## Requirement A
From the entries, output as a JSON list of strings the lines running from the one containing "Category: drums" through the one containing "[237,130,333,486]", both included, one string per line and blank lines omitted.

UNITED STATES
SECURITIES AND EXCHANGE COMMISSION
Washington, D.C. 20549
FORM 8-K
CURRENT REPORT
Pursuant to Section 13 or 15(d) of the Exchange Act of 1934
Date of Report (Date of earliest event reported) October 6, 2017
SIMMONS FIRST NATIONAL CORPORATION
(Exact name of registrant as specified in its charter)
Arkansas | 0-6253 | 71-0407808 |
(State or other jurisdiction of incorporation) | (Commission File Number) | (I.R.S. Employer Identification No.) |
501 Main Street, Pine Bluff, Arkansas | 71601 | |
(Address of principal executive offices) | (Zip Code) |
(870) 541-1000
(Registrant's telephone number, including area code)
Not Applicable
(Former name or former address, if changed since last report.)
Check the appropriate box below if the Form 8-K filing is intended to simultaneously satisfy the filing obligation of the registrant under any of the following provisions (see General Instruction A.2. below):
[ ] Written communications pursuant to Rule 425 under the Securities Act (17 CFR 230.425)
[ ] Soliciting material pursuant to Rule 14a-12 under the Exchange Act (17 CFR 240.14a-12)
[ ] Pre-commencement communications pursuant to Rule 14d-2(b) under the Exchange Act (17 CFR 240.14d-2(b))
[ ] Pre-commencement communications pursuant to Rule 13e-4(c) under the Exchange Act (17 CFR 240.13e-4(c))
Indicate by check mark whether the registrant is an emerging growth company as defined in Rule 405 of the Securities Act of 1933 (17 CFR §230.405) or Rule 12b-2 of the Securities Exchange Act of 1934 (17 CFR §240.12b-2). Emerging growth company [ ]
If an emerging growth company, indicate by check mark if the registrant has elected not to use the extended transition period for complying with any new or revised financial accounting standards provided pursuant to Section 13(a) of the Exchange Act. [ ]
Item 1.01 Entry into a Material Definitive Agreement
On October 6, 2017, Simmons First National Corporation (the “Company”) entered into a Revolving Credit Agreement (the “Credit Agreement”) with U.S. Bank National Association (“U.S. Bank”) and executed an unsecured Revolving Credit Note (the “Note”) pursuant to which the Company may borrow, prepay and re-borrow up to $75 million for purposes of financing distributions, financing certain acquisitions, and working capital purposes. The Credit Agreement contains customary representations, warranties, and covenants of the Company, including, among other things, covenants that impose various financial ratio requirements. The Company intends to use the proceeds of the revolving credit loans under the Credit Agreement primarily as a method of refinancing certain debt obligations that the Company expects to assume in connection with its pending acquisitions.

## Requirement B
According to the Form 8-K filing, up to how much may the Company borrow under the Revolving Credit Agreement with U.S. Bank?

Detection examples:
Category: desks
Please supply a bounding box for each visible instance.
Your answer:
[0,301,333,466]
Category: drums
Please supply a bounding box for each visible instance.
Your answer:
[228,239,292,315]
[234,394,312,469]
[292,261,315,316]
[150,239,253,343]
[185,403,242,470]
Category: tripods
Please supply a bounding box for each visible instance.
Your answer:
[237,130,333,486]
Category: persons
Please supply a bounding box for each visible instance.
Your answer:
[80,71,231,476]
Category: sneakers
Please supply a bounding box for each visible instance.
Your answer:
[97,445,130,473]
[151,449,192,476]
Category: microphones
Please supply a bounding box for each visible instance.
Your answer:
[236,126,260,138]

## Correct result A
[
  "Category: drums",
  "Please supply a bounding box for each visible instance.",
  "Your answer:",
  "[228,239,292,315]",
  "[234,394,312,469]",
  "[292,261,315,316]",
  "[150,239,253,343]",
  "[185,403,242,470]",
  "Category: tripods",
  "Please supply a bounding box for each visible instance.",
  "Your answer:",
  "[237,130,333,486]"
]

## Correct result B
Up to $75 million.